The compounds of the invention are preferably formulated for parenteral administration, for example, in emergency situations in a suitable inert carrier such as a sterile physiological saline solution. The concentration of the compound in the carrier is about 0.1-10 mg/mL. However, the dose administered will be determined by the route of administration and as determined by a skilled physician.

Claims

1. A method of antagonizing activity at neuronal-type calcium channels to suppress the behavioral effects of amphetamine or cocaine, which comprises administering a compound with said activity to a patient in need of said treatment.

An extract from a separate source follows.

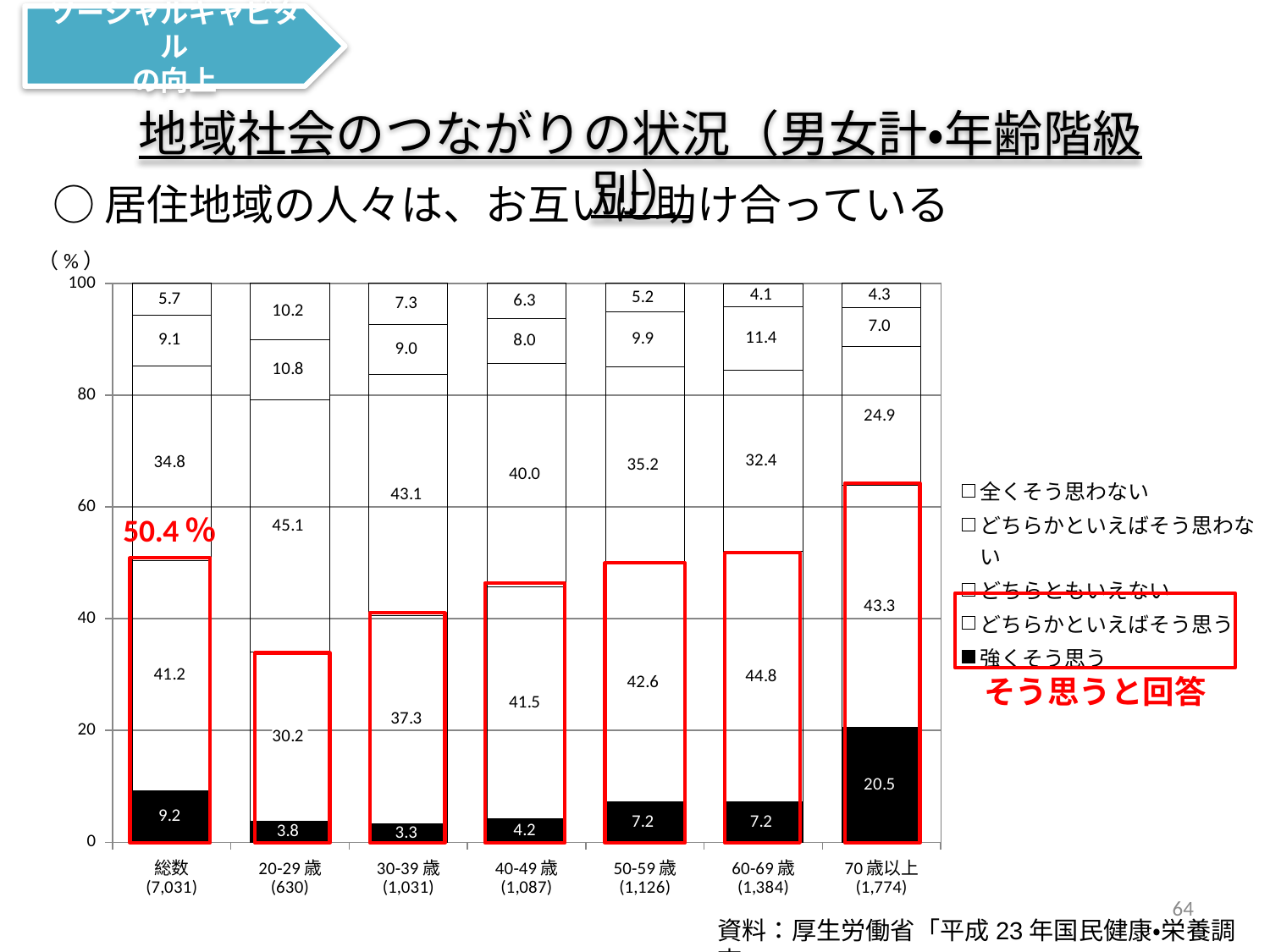
What kind of chart is shown on the slide? Stacked bar chart What is the value of どちらかといえばそう思う for 60-69歳? 44.8 What is the combined value of 強くそう思う and どちらかといえばそう思う for 総数? 50.4% What is the value of どちらともいえない for 20-29歳? 45.1 Which age group has the lowest value for 強くそう思う? 30-39歳 Which age group has the highest value for 強くそう思う? 70歳以上 What is the value of 全くそう思わない for 30-39歳? 7.3 How many series does the legend list? 5 What is the difference between the 強くそう思う value for 70歳以上 and for 総数? 11.3 How many categories are shown on the x axis? 7 Which is larger, the どちらともいえない value for 20-29歳 or for 70歳以上? 20-29歳 What is the value of 強くそう思う for 総数? 9.2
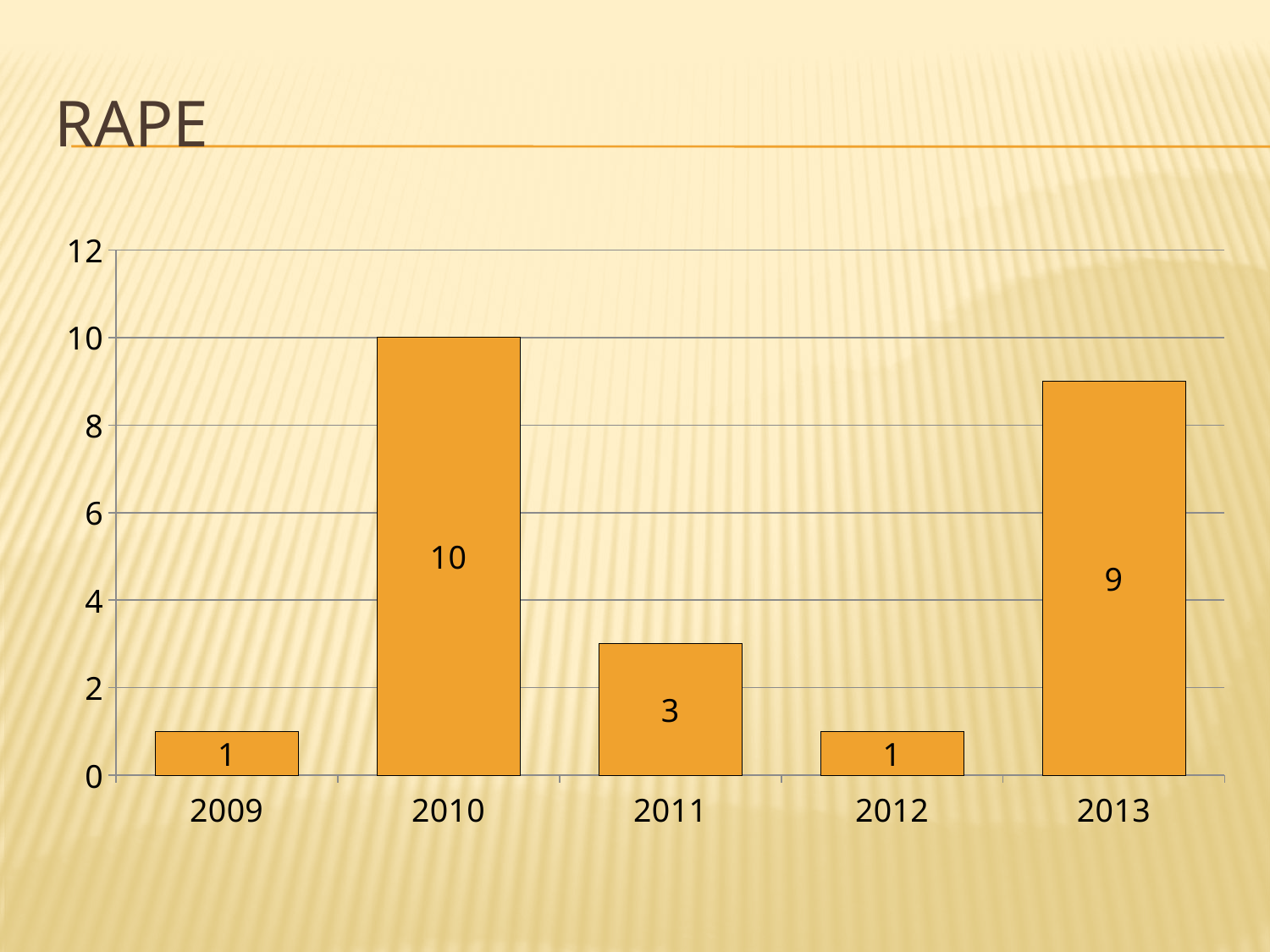
What kind of chart is shown on the slide? bar chart What is the value for 2010? 10 Which year has the highest value? 2010 Which is larger, the value for 2011 or the value for 2012? 2011 How many years are shown on the x axis? 5 What is the value for 2012? 1 What is the difference between the values for 2013 and 2011? 6 What is the title of the slide? RAPE What is the value for 2013? 9 What is the difference between the values for 2010 and 2013? 1 What is the value for 2011? 3 Is the value for 2013 greater or less than 8? greater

2. A method of treating schizophrenia by administration of a compound with antagonist activity at neuronal-type calcium channels, which comprises administering said compound to a patient in need of said treatment in unit dosage form.

3. A method of treating an acute psychotic episode comprising administering a compound with antagonist activity of neuronal-type calcium channels, which comprises administering said compound to a patient in need of said treatment in unit dosage form.

4. A method according to Claims 1 through 4 wherein the compound is selected from ω-conotoxin MVlla, ω-conotoxin GVla, and ω-conotoxin TVla.

5. A method according to Claim 1 wherein the compound is administered parenterally.

6. A pharmaceutical composition effective in treating a mammal suffering from schizophrenia, an acute psychotic episode resulting from a psychiatric disorder, from cocaine use or from amphetamine toxicity, comprising a compound with antagonist activity at neuronal-type calcium channels, and pharmaceutically acceptable carrier in unit dosage form.

7. A composition according to Claim 7 with the compound selected from ω-conotoxin MVlla, ω-conotoxin GVla, and ω-conotoxin TVla.